_TASK REQUIREMENTS_
Copy out the data below, swapping every "camera" for "viewer" and leaving everything else as it is.

* start *

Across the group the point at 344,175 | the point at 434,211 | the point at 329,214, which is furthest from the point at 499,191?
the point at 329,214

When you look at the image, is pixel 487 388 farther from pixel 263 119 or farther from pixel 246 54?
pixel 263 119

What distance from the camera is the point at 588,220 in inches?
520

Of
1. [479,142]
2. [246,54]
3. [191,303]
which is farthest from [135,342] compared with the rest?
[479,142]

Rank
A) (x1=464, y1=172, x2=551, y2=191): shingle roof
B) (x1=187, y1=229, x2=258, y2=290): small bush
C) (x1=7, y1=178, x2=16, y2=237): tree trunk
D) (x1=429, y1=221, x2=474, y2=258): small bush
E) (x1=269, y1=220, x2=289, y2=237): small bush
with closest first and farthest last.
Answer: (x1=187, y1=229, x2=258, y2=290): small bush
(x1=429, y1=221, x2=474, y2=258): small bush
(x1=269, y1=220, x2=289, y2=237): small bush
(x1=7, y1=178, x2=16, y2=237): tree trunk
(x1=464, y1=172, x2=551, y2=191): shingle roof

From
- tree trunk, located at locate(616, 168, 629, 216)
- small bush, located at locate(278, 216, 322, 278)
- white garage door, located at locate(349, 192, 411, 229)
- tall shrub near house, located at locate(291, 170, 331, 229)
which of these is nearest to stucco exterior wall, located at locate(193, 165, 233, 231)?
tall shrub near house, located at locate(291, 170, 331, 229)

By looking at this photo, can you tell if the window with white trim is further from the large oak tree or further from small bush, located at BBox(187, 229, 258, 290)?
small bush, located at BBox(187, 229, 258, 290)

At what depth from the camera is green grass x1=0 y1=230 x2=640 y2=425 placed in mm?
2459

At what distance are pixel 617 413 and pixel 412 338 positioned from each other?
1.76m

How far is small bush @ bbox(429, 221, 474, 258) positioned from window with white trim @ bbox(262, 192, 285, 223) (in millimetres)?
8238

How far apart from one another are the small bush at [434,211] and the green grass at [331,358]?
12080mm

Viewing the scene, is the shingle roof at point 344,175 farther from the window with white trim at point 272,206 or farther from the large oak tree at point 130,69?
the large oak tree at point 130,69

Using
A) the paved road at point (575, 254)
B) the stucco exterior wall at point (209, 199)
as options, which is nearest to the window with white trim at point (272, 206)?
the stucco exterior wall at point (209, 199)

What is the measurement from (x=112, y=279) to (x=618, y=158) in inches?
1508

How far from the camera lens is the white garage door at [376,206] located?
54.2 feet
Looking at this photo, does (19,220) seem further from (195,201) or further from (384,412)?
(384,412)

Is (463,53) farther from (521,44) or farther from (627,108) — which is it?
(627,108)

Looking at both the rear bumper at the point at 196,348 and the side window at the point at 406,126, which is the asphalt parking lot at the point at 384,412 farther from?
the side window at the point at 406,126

* end *

_THE REPLY_
Across the group the point at 344,175 | the point at 434,211 | the point at 329,214, which is furthest from the point at 499,191?
the point at 329,214

When you look at the image, is pixel 487 388 farther from pixel 263 119 or farther from pixel 246 54?
pixel 263 119

What distance from the viewer is the point at 588,220 in inches?
520

Of
1. [479,142]
2. [246,54]
3. [191,303]
which is farthest from [135,342] compared with the rest?
[479,142]

Rank
A) (x1=464, y1=172, x2=551, y2=191): shingle roof
B) (x1=187, y1=229, x2=258, y2=290): small bush
C) (x1=7, y1=178, x2=16, y2=237): tree trunk
D) (x1=429, y1=221, x2=474, y2=258): small bush
E) (x1=269, y1=220, x2=289, y2=237): small bush
with closest first and farthest last.
Answer: (x1=187, y1=229, x2=258, y2=290): small bush
(x1=429, y1=221, x2=474, y2=258): small bush
(x1=269, y1=220, x2=289, y2=237): small bush
(x1=7, y1=178, x2=16, y2=237): tree trunk
(x1=464, y1=172, x2=551, y2=191): shingle roof

From
- tree trunk, located at locate(616, 168, 629, 216)
- small bush, located at locate(278, 216, 322, 278)
- white garage door, located at locate(349, 192, 411, 229)
- tall shrub near house, located at locate(291, 170, 331, 229)
which of these is nearest to stucco exterior wall, located at locate(193, 165, 233, 231)?
tall shrub near house, located at locate(291, 170, 331, 229)

By looking at this photo, can you tell if the window with white trim is further from the large oak tree or further from small bush, located at BBox(187, 229, 258, 290)?
small bush, located at BBox(187, 229, 258, 290)

At what depth from the viewer is green grass x1=0 y1=230 x2=640 y2=425 placed in mm?
2459

At what distance are pixel 617 413 and pixel 412 338 positioned from each other?
1.76m

How far is small bush @ bbox(429, 221, 474, 258) positioned from window with white trim @ bbox(262, 192, 285, 223) (in millimetres)?
8238

How far apart from one another are the small bush at [434,211] and the green grass at [331,358]?
12080mm

Viewing the scene, is the shingle roof at point 344,175 farther from the window with white trim at point 272,206 or farther from the large oak tree at point 130,69?
the large oak tree at point 130,69

Using
A) the paved road at point (575, 254)
B) the stucco exterior wall at point (209, 199)
as options, which is nearest to the window with white trim at point (272, 206)?
the stucco exterior wall at point (209, 199)

What is the measurement from (x=112, y=279) to (x=618, y=158) in inches?
1508

How far from the viewer lens is the white garage door at [376,206] located?
54.2 feet
Looking at this photo, does (19,220) seem further from (195,201) or further from (384,412)?
(384,412)

Is (463,53) farther from (521,44) or farther from (627,108) — which is it?
(627,108)

Looking at both the rear bumper at the point at 196,348 and the side window at the point at 406,126, which is the asphalt parking lot at the point at 384,412 farther from?
the side window at the point at 406,126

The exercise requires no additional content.